The ionization energy of rubidium is \(403 \mathrm{~kJ} / \mathrm{mol}\). Do X-rays with a wavelength of \(85 \mathrm{~nm}\) have sufficient energy to ionize rubidium?

To calculate the energy of a single X-ray photon, we will use the Planck's equation: E = h * f where E is the energy of the photon, h is the Planck's constant, and f is the frequency of the X-ray. First, we need to find the frequency (f) from the given wavelength (λ): f = c / λ where c is the speed of light (approximately \(3 * 10^8 \mathrm{~m/s}\)) and λ is the wavelength in meters (given as 85 nm, or \(85 * 10^{-9} \mathrm{~m}\) in SI units). Now we can calculate the frequency f: f = \(3 * 10^8 \mathrm{~m/s}\) / (\(85 * 10^{-9} \mathrm{~m}\)) f ≈ \(3.529 * 10^{16} \mathrm{~Hz}\) Next, we can find the energy of a single photon using the Planck's equation and the Planck's constant (approximately \(6.626 * 10^{-34} \mathrm{~J/Hz}\)): E = h * f E = (\(6.626 * 10^{-34} \mathrm{~J/Hz}\)) * (\(3.529 * 10^{16} \mathrm{~Hz}\)) E ≈ 2.336 * 10^-17 J

We are given the ionization energy of rubidium in kJ/mol.
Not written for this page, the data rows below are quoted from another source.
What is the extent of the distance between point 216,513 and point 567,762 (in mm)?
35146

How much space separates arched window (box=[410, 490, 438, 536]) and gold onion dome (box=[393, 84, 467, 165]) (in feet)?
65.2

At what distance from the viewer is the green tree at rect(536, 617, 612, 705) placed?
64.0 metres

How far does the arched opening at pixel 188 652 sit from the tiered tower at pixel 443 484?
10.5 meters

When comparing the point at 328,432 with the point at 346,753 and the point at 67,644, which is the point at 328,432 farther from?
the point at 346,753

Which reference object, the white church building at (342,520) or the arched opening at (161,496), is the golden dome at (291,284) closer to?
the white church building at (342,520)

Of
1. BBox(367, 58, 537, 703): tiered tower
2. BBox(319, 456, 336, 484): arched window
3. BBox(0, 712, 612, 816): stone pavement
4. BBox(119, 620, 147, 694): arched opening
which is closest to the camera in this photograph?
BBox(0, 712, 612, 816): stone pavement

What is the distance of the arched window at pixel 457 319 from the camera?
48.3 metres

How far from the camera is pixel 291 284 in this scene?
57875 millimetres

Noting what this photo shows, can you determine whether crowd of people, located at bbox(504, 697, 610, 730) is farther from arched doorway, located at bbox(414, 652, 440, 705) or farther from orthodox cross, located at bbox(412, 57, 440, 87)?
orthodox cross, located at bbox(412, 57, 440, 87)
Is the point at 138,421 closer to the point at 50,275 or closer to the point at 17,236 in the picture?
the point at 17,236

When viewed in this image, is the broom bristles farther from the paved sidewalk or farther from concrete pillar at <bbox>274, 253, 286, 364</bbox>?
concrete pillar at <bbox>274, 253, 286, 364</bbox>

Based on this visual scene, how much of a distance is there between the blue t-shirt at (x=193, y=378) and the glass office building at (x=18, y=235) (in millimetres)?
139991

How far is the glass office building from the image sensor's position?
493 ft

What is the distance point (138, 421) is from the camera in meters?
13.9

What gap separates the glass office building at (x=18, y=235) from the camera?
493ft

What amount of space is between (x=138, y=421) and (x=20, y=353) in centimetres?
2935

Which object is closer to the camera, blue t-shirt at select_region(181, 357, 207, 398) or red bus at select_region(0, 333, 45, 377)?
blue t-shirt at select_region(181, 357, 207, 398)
To compare this to the energy of a single X-ray photon, we need to convert it to energy per atom. We do this by dividing the ionization energy by Avogadro's number (approximately \(6.022 * 10^{23} \mathrm{atoms/mol}\)): Ionization energy per atom = (Ionization energy in kJ/mol) / (Avogadro's number) (1 kJ = 1000 J) Ionization energy per atom = (403 kJ/mol * 1000 J/1 kJ) / (\(6.022 * 10^{23} \mathrm{atoms/mol}\)) Ionization energy per atom ≈ 6.694 * 10^-19 J

Now we can compare the energy of a single X-ray photon (E ≈ 2.336 * 10^-17 J) to the ionization energy of rubidium per atom (6.694 * 10^-19 J). Since the energy of an X-ray photon is greater than the ionization energy of rubidium per atom: 2.336 * 10^-17 J > 6.694 * 10^-19 J We can conclude that X-rays with a wavelength of 85 nm have sufficient energy to ionize rubidium atoms.